Confíen en la ciencia


en el 2019 John Goodenough recibió el premio Nobel de Química por la invención de las baterías recargables de ion-litio, gracias a las cuales funciona toda nuestra electrónica portátil. La decena de gallegos que hemos tenido el privilegio de firmar artículos de investigación con él vivimos con emoción ese momento. En la misma ceremonia, James Peebles recibía el premio Nobel de Física, por haber sido una de las mentes brillantes que construyó nuestra actual imagen del Universo.

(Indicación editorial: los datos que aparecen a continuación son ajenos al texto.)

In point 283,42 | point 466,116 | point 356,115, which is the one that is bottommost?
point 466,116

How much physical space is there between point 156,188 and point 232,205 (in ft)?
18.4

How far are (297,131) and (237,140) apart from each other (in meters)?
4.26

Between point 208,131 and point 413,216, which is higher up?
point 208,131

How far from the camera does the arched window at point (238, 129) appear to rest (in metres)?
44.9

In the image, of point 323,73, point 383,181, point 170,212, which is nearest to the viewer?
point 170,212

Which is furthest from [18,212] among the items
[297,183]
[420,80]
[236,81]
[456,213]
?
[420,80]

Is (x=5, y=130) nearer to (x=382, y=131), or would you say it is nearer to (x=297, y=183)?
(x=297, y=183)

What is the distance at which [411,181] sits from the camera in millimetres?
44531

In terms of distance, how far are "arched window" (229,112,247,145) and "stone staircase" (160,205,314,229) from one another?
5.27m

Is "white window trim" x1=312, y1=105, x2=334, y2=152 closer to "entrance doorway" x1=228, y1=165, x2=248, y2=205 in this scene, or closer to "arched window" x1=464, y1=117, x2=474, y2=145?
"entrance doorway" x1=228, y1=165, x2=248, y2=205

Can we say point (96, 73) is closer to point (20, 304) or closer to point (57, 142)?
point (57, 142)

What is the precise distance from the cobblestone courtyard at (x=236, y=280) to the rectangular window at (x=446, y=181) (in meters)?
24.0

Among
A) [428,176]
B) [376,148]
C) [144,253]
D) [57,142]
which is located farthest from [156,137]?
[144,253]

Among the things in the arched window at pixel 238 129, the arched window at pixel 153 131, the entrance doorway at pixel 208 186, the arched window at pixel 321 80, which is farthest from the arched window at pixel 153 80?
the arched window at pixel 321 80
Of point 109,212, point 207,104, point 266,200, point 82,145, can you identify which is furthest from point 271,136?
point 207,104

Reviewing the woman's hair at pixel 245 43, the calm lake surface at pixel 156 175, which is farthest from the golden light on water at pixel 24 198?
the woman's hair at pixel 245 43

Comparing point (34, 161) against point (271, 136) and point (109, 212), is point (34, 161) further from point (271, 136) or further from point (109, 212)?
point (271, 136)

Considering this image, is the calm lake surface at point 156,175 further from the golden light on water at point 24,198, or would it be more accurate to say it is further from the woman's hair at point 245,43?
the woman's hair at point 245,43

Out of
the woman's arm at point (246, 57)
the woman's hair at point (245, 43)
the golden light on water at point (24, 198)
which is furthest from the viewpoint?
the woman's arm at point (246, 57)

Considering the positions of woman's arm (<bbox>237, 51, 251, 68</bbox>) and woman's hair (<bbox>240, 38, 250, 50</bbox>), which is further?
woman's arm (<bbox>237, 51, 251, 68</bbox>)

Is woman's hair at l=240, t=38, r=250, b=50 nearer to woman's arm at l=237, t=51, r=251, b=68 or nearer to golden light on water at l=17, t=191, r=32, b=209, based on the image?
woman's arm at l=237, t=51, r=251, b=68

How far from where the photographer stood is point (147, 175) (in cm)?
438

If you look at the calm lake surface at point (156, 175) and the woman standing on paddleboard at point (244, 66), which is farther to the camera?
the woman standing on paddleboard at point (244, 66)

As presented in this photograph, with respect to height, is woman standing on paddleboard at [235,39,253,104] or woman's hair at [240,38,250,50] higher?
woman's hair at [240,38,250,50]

La foto conjunta de los dos compartiendo ese momento constituye una de las metáforas del asombroso avance de la ciencia en el último siglo. Fíjense: Goodenough nació en 1922, un año en el que la ciencia ni siquiera sabía de la existencia de las galaxias (se creía que la Vía Láctea era prácticamente todo el Universo), algo que no se tendría claro hasta 1924 (gracias a Edwin Hubble, el que dio después nombre al famoso telescopio espacial). Y ahí estaba, un siglo después, compartiendo la ceremonia del Nobel con la persona que había dado el gran impulso a la teoría del Big Bang (en 1964, 40 años después de haberse descubierto las galaxias) y permitido a principios del siglo XXI el encaje de un concepto como la energía oscura, que expande el espacio-tiempo.

Les cuento esto en medio de las noticias sobre el parón en los ensayos clínicos de una vacuna contra el coronavirus, que no es sino la evidencia de las garantías de un sistema que funciona y una ciencia en la que se puede confiar. Y no duden que avanza a un ritmo que hubiese sido impensable hace solo una década.